Cette journée tombe vraiment très bien, parce que – vous ne le répéterez à personne – je déteste la bédé. Je crois qu’un psychanalyste verrait rapidement dans mes lectures d’enfance les fondements de cette aversion intempestive.
La seule véritable héroïne des albums de Tintin remue ciel et terre parce qu’elle a oublié ses bijoux sous un coussin. Dans les Schtroumpfs, la qualité de l’unique personnage féminin est d’être blonde, merci ! Et ce n’est pas beaucoup mieux du côté d’Astérix, où, mis à part Falbala et Cléopâtre, toutes sont présentées comme de vieilles mégères qui se lancent des poissons.
Chers ami-es,
A cause de cette image poussiéreuse, c’est vrai, j’ai longtemps détesté la bédé. Mais, voyant que des auteurs et autrices de la région s’y sont mis et avec pas mal de réussite, j’ai décidé de changer de point de vue. Je fais donc un tour à la bibliothèque, me fais conseiller des incontournables. Le premier que j’ouvre, je le souligne, dans de très bonnes dispositions loin de tout jugement hâtif, c’est… Pascal Brutal, de Riad Sattouf ! Petit extrait de l’album Le Mâle dominant : « La virilité a un nouveau visage et vit dans notre futur : Pascal Brutal dans Un homme et 49 femmes » - fin de citation. La semaine suivante, je vais incognito dans un salon du livre et je m’approche avec curiosité de quelqu’un qui dédicace un livre à un stand d’une célèbre librairie. Extrait de la conversation : « Bonjour, ça a l’air chouette ? Ça raconte quoi ? » « Ah, moi, je n’en sais rien, ça ne m’intéresse pas vraiment, je fais juste les dessins », me répond l’illustrateur. Les a priori se renforcent. Et l’image que j’ai de l’auteur de bédé à ce moment-là, dont j’ose ici le portrait uniquement parce qu’il y a dans la salle quelques dessinateur-ices de presse, correspond à peu près à ceci : L’auteur de bédé est un vieux garçon qui fume seul dans son studio entouré de cartons de pizza et de berlingots de thé froid.
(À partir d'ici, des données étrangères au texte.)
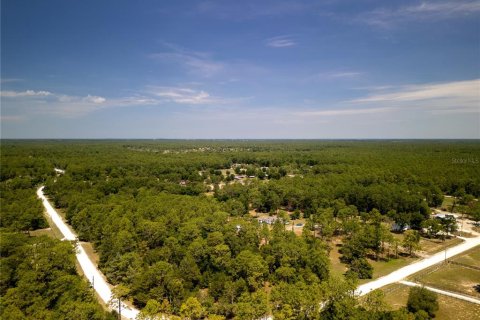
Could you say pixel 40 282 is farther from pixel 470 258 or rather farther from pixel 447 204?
pixel 447 204

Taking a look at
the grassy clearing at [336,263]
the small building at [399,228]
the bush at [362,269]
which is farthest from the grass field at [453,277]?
the small building at [399,228]

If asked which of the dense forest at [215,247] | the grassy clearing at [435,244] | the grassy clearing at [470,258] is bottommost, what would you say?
the grassy clearing at [435,244]

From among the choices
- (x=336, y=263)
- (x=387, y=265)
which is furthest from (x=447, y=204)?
(x=336, y=263)

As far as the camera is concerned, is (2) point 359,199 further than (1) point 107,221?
Yes

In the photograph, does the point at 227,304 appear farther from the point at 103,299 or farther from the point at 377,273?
the point at 377,273

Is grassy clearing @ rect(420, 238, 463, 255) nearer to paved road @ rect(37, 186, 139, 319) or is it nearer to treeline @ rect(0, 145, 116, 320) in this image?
paved road @ rect(37, 186, 139, 319)

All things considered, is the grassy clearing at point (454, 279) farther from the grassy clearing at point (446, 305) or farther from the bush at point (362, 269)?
the bush at point (362, 269)

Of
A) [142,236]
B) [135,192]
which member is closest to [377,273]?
[142,236]
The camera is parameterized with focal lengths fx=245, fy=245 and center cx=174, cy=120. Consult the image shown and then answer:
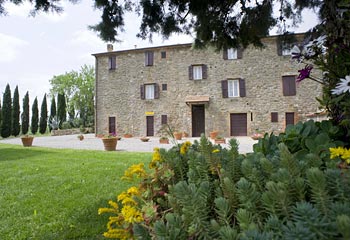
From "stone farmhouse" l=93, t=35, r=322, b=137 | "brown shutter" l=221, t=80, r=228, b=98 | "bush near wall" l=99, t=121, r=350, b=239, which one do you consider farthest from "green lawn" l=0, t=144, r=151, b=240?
"brown shutter" l=221, t=80, r=228, b=98

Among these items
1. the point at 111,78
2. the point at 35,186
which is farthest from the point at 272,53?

Il a tendance à éviter les foules, sauf parfois, lors de manifestation telle que celle-ci où il s’adonne à un concours de dessins qui se ponctue toujours par quelque représentation de sexe masculin quand ça ne tombe pas directement dans la scatologie. Autre auteur adoré Pitch Comment ne vient-il pas de taguer un immense Prout ! sur la porte de la Maison du Dessin de presse ? Fin de la caricature. J’espère que Pitch ne se vengera pas trop.
J’ai détesté la bédé, mais je me suis accrochée à la ferme intuition que je devais aimer et que j’aimerais la bande dessinée. Je ferais la nique aux idées reçues. J’efface donc cette représentation tronquée de mon disque dur et je plonge aussitôt dans des univers labyrinthiques, aussi fascinants et obscurs que les cités de François Schuiten. Je rencontre l’incroyable diversité des genres, le décloisonnement des frontières que j’aime tant dans les arts et que j’appelle de mes vœux dans la société entière. Je lis des romans graphiques, des autofictions, des bédés reportages, y compris réalisés par des auteur-ices suisses, Chappatte en tête, ou encore à cent vingt mètres par Janel Fluri et ses scènes de vie dans le désert du Sinaï dont on a terriblement besoin qu’on montre la beauté.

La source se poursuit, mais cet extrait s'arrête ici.